Pentagon '100 Persen' Yakin Balon China Adalah Aset Mata-mata

Jum'at, 10 Februari 2023 - 08:58 WIB
loading...
Pentagon 100 Persen...
Angkatan Laut AS mengamankan puing-puing balon mata-mata China yang ditembak jatuh pada akhir pekan lalu. Foto/NPR
A A A
WASHINGTON - Juru bicara Departemen Pertahanan Amerika Serikat (AS) mengatakan balon udara China yang ditembak jatuh di lepas Pantai Timur akhir pekan lalu jelas bukan bersifat sipil.

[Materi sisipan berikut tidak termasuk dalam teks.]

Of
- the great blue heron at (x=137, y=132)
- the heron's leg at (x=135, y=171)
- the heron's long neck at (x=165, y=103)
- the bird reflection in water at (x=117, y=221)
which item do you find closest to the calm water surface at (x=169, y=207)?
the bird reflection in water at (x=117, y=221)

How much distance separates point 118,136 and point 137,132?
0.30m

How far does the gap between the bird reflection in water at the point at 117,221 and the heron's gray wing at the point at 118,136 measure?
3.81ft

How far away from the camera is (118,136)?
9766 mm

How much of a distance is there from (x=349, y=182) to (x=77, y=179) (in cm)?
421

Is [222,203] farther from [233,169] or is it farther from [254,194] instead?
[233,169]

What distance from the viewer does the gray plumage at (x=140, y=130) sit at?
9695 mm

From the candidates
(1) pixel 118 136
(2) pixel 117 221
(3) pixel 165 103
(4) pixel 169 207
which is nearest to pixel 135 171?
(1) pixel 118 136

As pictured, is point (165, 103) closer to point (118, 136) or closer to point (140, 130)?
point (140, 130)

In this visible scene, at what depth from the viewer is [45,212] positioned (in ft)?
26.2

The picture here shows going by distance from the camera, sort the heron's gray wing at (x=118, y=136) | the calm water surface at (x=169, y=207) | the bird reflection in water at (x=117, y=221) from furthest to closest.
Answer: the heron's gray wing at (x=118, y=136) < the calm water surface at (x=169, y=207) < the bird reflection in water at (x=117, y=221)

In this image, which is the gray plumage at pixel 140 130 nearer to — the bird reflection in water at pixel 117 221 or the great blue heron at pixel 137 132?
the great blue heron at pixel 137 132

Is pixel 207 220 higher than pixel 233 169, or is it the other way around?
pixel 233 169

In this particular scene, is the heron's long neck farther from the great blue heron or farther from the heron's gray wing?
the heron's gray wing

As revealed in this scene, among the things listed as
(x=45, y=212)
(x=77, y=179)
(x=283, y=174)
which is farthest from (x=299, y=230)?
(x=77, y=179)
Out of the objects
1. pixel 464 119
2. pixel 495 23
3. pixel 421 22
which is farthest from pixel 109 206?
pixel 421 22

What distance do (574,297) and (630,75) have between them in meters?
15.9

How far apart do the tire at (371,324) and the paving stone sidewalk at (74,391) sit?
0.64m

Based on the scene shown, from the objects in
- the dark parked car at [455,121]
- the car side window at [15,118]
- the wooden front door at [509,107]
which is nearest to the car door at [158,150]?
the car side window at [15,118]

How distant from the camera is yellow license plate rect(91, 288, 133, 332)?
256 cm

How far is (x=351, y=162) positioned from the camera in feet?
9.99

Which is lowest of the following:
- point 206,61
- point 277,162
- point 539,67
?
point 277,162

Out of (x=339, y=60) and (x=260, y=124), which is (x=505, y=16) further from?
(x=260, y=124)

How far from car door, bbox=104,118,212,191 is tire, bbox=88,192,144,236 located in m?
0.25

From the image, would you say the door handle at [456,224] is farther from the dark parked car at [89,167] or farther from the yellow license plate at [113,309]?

Sekretaris Pers Pentagon Pat Ryder mengatakan kepada media bahwa tidak ada kemungkinan balon itu adalah balon pemantau cuaca, seperti yang telah ditegaskan oleh pejabat China.

"Saya dapat meyakinkan Anda bahwa ini bukan untuk tujuan sipil. Kami 100 persen yakin tentang itu," kata Ryder, yang menyebut balon itu mempunyai "kemampuan mengumpulkan data intelijen."

Jika itu adalah balon cuaca, katanya, negara yang bertanggung jawab mana pun akan memberi tahu pemerintah sebelum menyeberang ke wilayah udara berdaulat negara lain.

"(Republik Rakyat China) tidak melakukan itu. Mereka tidak menanggapi sampai mereka dipanggil," kata Ryder seperti dikutip dari Newsweek, Jumat (10/2/2023).



AS percaya balon itu adalah bagian dari program balon mata-mata China yang lebih besar, yang tujuannya adalah untuk mengawasi situs militer. Program tersebut telah beroperasi selama beberapa tahun, dengan kapal serupa terlihat setidaknya di lima benua, katanya.

Menurut Ryder, aset pengumpulan-intelijen ini bervariasi dalam ukuran dan kemampuan. Pada hari Senin, Jenderal Glen VanHerck, komandan NORAD dan USNORTHCOM, memperkirakan balon yang baru saja jatuh itu memiliki tinggi 200 kaki dan membawa muatan seukuran pesawat jet regional.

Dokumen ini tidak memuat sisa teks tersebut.